> Reading text
[START]

Curriculum and Instruction


          Management of teaching and the curriculum cannot be effective without assessment. The best and the worst assessment we have is informal and teacher-driven, sometimes capricious and sometimes more aimed at avoiding embarrassment than maximizing services to children. Yet, it works pretty well, sensitive to what individual children are doing, viewed favorably by a substantial proportion of parents and citizens, especially those people who interact themselves, even in small ways, with the academic program. Still, instructional assessment could be much, much better, and too little professional development is so aimed. The present informal assessment system is little engaged with the formal management information system of school districts and even less with the state’s student achievement testing apparatus.
          The most successful school improvement efforts have been those that decentralize and protect authority so that a match can be made between what the teachers want to teach and the parents and immediate community want taught. The present decade’s "standards movement" was a step in the wrong direction, a further imposition of external values. Assessment was used to nullify decentralization efforts. The state does have a stake in what every child is learning but the state is poorly served by having each child trying to learn the same things. Accountability of the schools is in no way dependent on having each child tied to a core curriculum and tested on the same items. A single test for all is cheaper, but not a service to a diverse population of children.

[END]

> Required work
According to the text on curriculum and instruction, why was the present decade's "standards movement" a step in the wrong direction? Answer in one to three sentences. The entries play no part in this exercise.

> Information provided
[START]

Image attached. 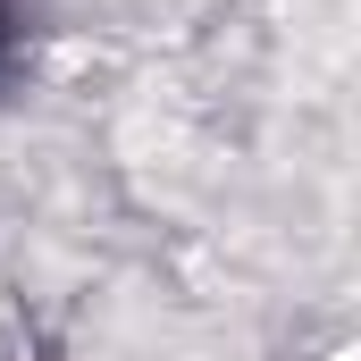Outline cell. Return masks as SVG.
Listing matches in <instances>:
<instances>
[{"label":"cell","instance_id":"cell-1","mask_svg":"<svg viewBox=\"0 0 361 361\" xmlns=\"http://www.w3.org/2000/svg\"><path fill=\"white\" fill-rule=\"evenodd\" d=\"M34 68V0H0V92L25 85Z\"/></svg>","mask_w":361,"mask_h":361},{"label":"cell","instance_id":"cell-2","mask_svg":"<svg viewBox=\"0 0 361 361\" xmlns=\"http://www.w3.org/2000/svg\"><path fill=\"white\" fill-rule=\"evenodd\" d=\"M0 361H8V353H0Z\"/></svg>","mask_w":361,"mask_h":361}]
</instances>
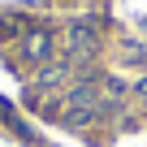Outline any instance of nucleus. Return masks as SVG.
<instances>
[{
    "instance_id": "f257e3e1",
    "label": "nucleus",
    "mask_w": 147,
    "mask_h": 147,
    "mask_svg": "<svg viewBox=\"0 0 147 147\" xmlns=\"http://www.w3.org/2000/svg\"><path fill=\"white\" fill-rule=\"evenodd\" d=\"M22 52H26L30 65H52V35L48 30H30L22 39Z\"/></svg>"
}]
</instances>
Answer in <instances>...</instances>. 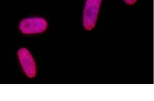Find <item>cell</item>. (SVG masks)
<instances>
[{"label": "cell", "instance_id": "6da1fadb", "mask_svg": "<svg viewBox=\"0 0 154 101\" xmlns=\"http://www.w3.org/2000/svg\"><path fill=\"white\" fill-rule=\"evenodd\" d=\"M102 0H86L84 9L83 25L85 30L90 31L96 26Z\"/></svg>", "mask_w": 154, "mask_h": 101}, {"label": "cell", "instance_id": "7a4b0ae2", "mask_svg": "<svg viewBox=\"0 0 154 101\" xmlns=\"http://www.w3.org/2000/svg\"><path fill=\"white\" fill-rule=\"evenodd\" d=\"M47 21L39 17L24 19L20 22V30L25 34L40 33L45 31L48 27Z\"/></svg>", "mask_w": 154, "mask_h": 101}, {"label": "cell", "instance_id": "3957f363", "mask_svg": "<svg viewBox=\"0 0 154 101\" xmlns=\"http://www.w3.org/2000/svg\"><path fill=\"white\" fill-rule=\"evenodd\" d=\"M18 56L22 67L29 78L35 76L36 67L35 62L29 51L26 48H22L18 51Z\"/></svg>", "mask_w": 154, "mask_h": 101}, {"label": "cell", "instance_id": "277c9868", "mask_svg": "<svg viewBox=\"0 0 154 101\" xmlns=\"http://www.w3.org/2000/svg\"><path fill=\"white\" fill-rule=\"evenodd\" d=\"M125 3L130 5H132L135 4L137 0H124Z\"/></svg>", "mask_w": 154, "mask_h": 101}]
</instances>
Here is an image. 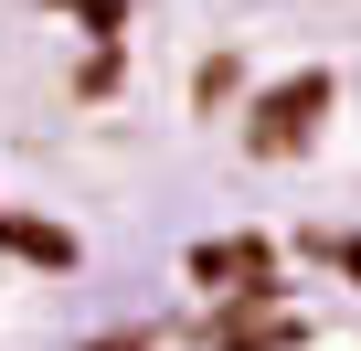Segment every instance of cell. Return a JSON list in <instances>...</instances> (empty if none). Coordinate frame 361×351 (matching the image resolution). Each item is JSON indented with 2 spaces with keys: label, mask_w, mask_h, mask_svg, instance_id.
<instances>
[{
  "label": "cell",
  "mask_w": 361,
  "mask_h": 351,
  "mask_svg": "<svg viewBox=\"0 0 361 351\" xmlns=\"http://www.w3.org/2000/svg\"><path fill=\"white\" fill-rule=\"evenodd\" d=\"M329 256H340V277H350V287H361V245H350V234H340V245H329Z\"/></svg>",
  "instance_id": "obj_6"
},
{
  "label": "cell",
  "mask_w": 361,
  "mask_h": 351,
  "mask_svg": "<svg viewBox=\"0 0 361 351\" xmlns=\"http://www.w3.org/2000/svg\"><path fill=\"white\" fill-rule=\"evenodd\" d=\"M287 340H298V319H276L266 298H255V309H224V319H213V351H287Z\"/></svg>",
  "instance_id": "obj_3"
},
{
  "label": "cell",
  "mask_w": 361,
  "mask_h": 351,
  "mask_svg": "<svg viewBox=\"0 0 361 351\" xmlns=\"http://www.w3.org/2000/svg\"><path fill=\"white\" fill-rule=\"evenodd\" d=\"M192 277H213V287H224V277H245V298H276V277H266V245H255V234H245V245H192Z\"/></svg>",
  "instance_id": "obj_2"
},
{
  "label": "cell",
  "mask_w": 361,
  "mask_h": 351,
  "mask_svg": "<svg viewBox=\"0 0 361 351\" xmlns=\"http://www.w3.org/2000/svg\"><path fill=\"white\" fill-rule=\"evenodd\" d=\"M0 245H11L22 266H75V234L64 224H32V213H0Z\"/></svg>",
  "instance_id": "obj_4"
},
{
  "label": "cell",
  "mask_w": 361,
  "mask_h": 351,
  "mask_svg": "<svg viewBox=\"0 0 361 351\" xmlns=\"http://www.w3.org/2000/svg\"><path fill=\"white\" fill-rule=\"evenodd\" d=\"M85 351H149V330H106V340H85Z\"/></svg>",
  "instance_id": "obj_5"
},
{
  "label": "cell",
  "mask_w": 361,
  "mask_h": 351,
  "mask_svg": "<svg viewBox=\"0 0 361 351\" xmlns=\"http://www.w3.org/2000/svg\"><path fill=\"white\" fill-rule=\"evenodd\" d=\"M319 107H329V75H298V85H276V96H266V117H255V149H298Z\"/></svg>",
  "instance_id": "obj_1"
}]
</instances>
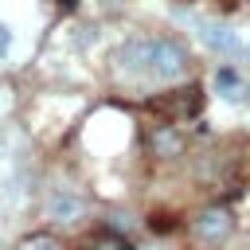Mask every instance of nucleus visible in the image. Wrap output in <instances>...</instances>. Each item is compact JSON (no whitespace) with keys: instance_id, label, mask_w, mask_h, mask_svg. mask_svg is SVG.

[END]

> Task output
The movement was a further imposition of external values. It cut against decentralization, the approach behind the most successful school improvement efforts, which lets what teachers want to teach match what parents and the immediate community want taught. Assessment was used to nullify those decentralization efforts.